I was wondering what was the most expensive beer out there, and to be perfectly honest with you, it is not easy to find a straight answer. Even with all the powers of the internets combined! One site would list the price at $525 the other at $52, or $600 and $400. It took a lot of winding my way through these series of tubes that make up the internet until I could finally come to some sort of conclusion. Here is the list:

1. Carlsberg Jacobsen Vintage no.2 - MSRP $396.00
If you're wondering why the price difference between Vintage No.1 and 2 is only $1.00 (it's actually closer to 20 cents but I rounded up because I felt like it) it is because its actually price is 2,009 Dansk Krone. Since that is the year this barley wine was born. The No. 1 was price at 2,008 Dansk Krone for the same reason. The Vintage No.2 is a 8.7% Baltic Porter of which only 600 twelve ounce bottles are brewer per year.

2. Carlsberg Jacobsen Vintage no.1 - MSRP $395.00

I remember first learning about this beer on the Denmark episode of Three Sheets. This 10.5% Barley Wine is barrel aged for six months leaving it with a very cognac-esque taste. Each bottle of Jacobsen Vintage No. 1 is labelled with an original hand stilled lithographic print made by the Danish artist Frans Kannik (making the empty bottle worth $100) depicting Sif, the wife of Nordic god Thor.

3. Samuel Adams Utopias - MSRP $130.00

This is something. A 54 proof beer. There are hard liquors with less kick than that! At one point it was the strongest beer in the world, but has since slipped into the third place spot following Südstern XXL coming in a 27.6% and Schorschbräu Schorschbock weighing in at 31%! That is only 9% off whiskey. Personally I think the bottle alone is worth the money, look at that beauty. Production is limited at 3,000 bottles per year.

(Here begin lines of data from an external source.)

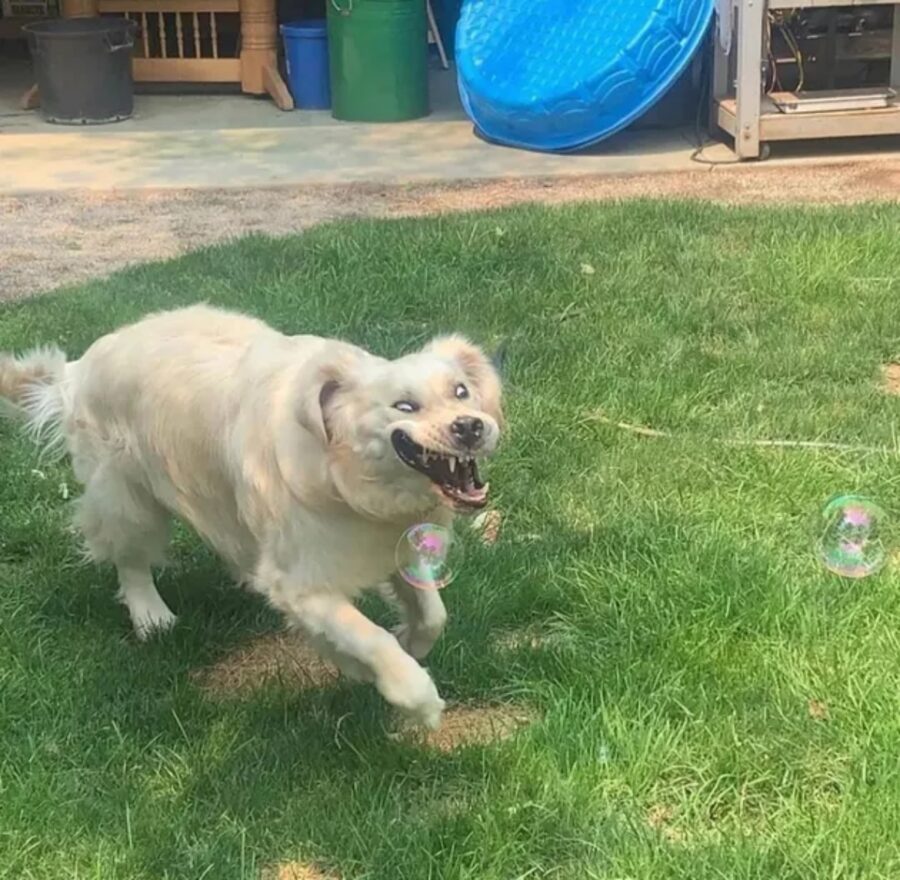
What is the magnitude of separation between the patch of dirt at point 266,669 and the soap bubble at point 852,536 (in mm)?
1334

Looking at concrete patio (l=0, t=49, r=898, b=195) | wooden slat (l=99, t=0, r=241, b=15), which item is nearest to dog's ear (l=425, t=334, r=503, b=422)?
concrete patio (l=0, t=49, r=898, b=195)

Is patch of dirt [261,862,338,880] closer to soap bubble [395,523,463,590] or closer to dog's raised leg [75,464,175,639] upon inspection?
soap bubble [395,523,463,590]

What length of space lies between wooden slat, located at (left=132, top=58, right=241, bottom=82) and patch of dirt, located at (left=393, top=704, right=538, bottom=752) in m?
9.05

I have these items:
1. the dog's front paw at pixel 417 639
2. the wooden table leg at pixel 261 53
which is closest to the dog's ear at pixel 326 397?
the dog's front paw at pixel 417 639

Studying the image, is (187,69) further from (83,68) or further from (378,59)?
(378,59)

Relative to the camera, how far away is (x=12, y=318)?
6180 mm

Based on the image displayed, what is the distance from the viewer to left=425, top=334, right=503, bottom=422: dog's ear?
2.83m

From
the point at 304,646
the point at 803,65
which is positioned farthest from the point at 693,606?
the point at 803,65

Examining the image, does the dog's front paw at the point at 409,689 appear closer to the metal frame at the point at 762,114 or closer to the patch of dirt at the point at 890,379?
the patch of dirt at the point at 890,379

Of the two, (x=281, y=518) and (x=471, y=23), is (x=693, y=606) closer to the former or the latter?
(x=281, y=518)

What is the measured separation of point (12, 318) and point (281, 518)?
3548 mm

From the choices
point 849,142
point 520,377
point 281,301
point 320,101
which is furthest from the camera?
point 320,101

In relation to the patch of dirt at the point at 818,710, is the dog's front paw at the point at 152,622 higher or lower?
lower

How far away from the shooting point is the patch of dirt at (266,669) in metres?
3.54
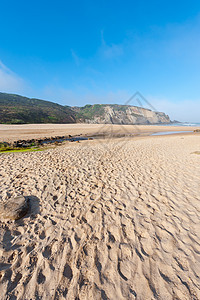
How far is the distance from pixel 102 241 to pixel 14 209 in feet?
9.47

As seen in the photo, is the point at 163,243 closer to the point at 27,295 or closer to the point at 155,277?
the point at 155,277

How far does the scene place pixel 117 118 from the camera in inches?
4751

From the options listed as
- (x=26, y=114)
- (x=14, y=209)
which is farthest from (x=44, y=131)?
(x=26, y=114)

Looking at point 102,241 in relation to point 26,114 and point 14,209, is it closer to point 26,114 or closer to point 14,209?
point 14,209

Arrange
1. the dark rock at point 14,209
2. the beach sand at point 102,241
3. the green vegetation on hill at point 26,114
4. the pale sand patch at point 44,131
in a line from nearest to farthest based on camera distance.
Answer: the beach sand at point 102,241 → the dark rock at point 14,209 → the pale sand patch at point 44,131 → the green vegetation on hill at point 26,114

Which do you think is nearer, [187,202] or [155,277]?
[155,277]

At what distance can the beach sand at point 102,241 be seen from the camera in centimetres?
215

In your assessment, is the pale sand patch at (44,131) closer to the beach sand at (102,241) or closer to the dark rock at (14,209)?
the dark rock at (14,209)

4. La Vielle Bon Secours - MSRP $795.00 / 9 = $85.00 per 24 ounce serving

This 6 liter bottle goes for £500. I could not find any explanation for why this beer costs as much as it does. It is only sold at the Bierodrome Restaurants in London. I really could not find anything on this beer, I know it's an abbey-style brewed in Belgium.

5. Tutankhamen Ale - MSRP $76.00

This beer is based on a archeological find in Egypt by the University of Cambridge. A brewery was found in a section of the Queen Nefertiti’s Temple of the Sun, which was presumably built by King Akhenaton who is King Tutankhamen’s father. From that find they were able to look at the residue on an old brew kettle and determine the ingredient list. This one remided me of Anchor Steam's Sumerian Beer Project. Where pretty much the same thing was one only instead of a 3,500 year old Egyptian temple brewery, it was based off of a 6,000 year old poem from Mesopotamia.

I did not include beers that were auctioned off for charity since that would not really be an accurate reflection of their price, if I did the winner would be a six pack of Stella Artois that went for $14,850, but was signed by various celebrities to support Wild Aid.

MSRP vs. Market Price
The question all this brings to my mind is whether those beers are worth the price of admission? The Carlsberg Jacobsen seems like it is artificially expensive since it's not too hard to find barrel-aged high gravity beers. While the Utopias seems more reasonable since it is such an unusual beer that weighs in at 27% ABV and only costs 1/8th the price per ounce of the Jacobsen. La Vielle Bon Secours seems a little gimmicky too, especially since there is really no other information available other than you can only get it at one restaurant in London. The Tutankhamen Ale just seems like a cool deal to support your local archeologists. I'd like to get my hands on the Sumerian Beer Project beer too.

I did a little sleuthing on eBay to see what the market was for unusual beers from some craft breweries. There are many "collectible" bottles for sale, they are not selling them for the liquids inside of course since that would be illegal. The highest asking price I could find was for a 4 pack of Dogfish Head for $400.00, the next closest was a Stone Vertical Epic 04-04-04 that was priced at $65. Still, it is not even close to the price people are willing to pay for wine.